We created a sample of 1% from each data source and merged them into a combined corpus.
set.seed(2025)
sample_data <- function(data, prob = 0.01) {
data[rbinom(length(data), 1, prob) == 1]
}
blogs_sample <- sample_data(blogs)
news_sample <- sample_data(news)
twitter_sample <- sample_data(twitter)
text_sample <- c(blogs_sample, news_sample, twitter_sample)
library(dplyr)
library(tidytext)
library(ggplot2)
library(tibble)
sample_tbl <- tibble(line = 1:length(text_sample), text = text_sample)
unigram <- sample_tbl %>%
unnest_tokens(word, text) %>%
count(word, sort = TRUE)
unigram %>%
slice_max(order_by = n, n = 20) %>%
ggplot(aes(x = reorder(word, n), y = n)) +
geom_col(fill = "steelblue") +
coord_flip() +
labs(title = "Top 20 Most Frequent Words", x = "Words", y = "Frequency")
bigram <- sample_tbl %>%
unnest_tokens(bigram, text, token = "ngrams", n = 2) %>%
count(bigram, sort = TRUE)
bigram %>%
slice_max(order_by = n, n = 20) %>%
ggplot(aes(x = reorder(bigram, n), y = n)) +
geom_col(fill = "darkgreen") +
coord_flip() +
labs(title = "Top 20 Most Frequent Bigrams", x = "Bigrams", y = "Frequency")
trigram <- sample_tbl %>%
unnest_tokens(trigram, text, token = "ngrams", n = 3) %>%
count(trigram, sort = TRUE)
trigram %>%
slice_max(order_by = n, n = 20) %>%
ggplot(aes(x = reorder(trigram, n), y = n)) +
geom_col(fill = "tomato") +
coord_flip() +
labs(title = "Top 20 Most Frequent Trigrams", x = "Trigrams", y = "Frequency")
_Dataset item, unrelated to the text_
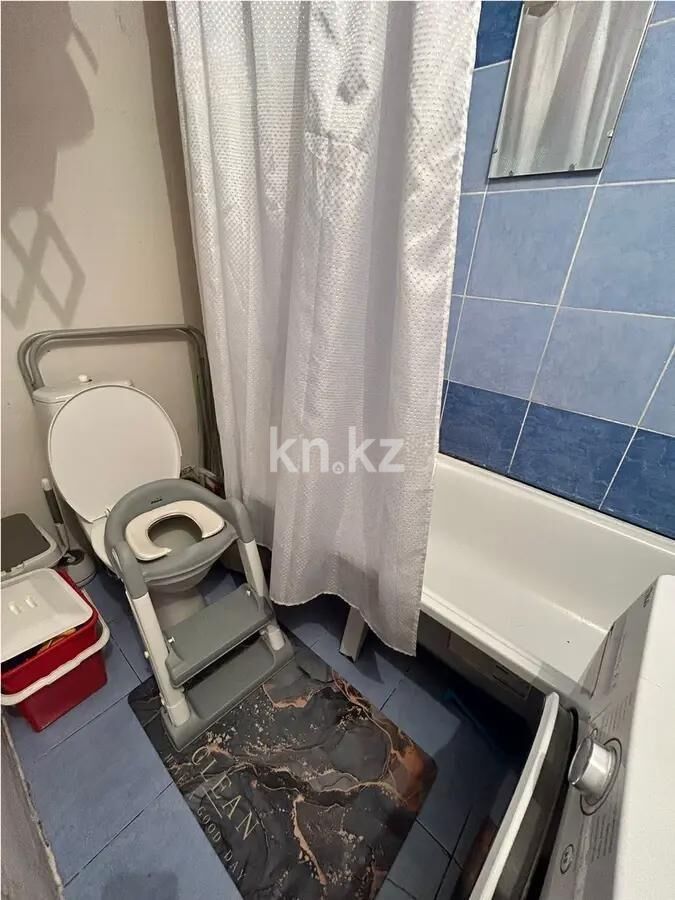Продажа 1-комнатной квартиры, 30 м² - Продажа однокомнатных квартир в Ауэзовском р-не Алматы - страница 6 фото 3 из 3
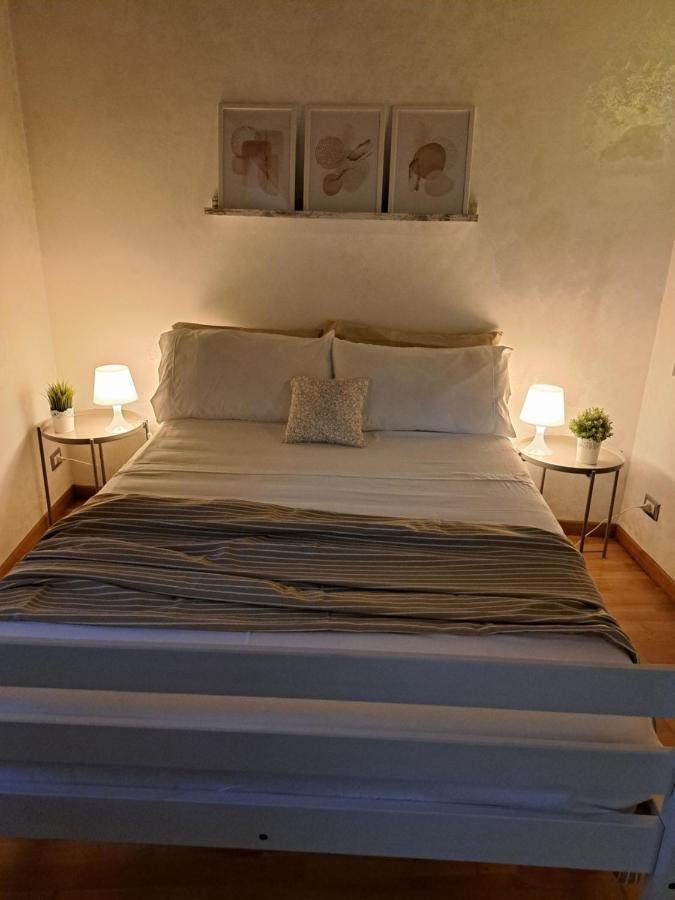 La Casa Nel Borgo Apartment Витербо Екстериор снимка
The goal of this project is to develop a next-word prediction model, similar to those used in smart keyboards. Based on our exploratory analysis, we will create a model using n-gram frequency tables (1-gram, 2-gram, 3-gram). The key steps will include:
The final model will be deployed as a Shiny web app
using shinyapps.io. Users will input one or more words, and
the app will return a list of likely next words based on the training
data.
This milestone shows that the dataset has been successfully loaded, a representative sample has been created, and initial exploration of word frequency has been performed. We are now on track to begin building our prediction model and deploying it via Shiny.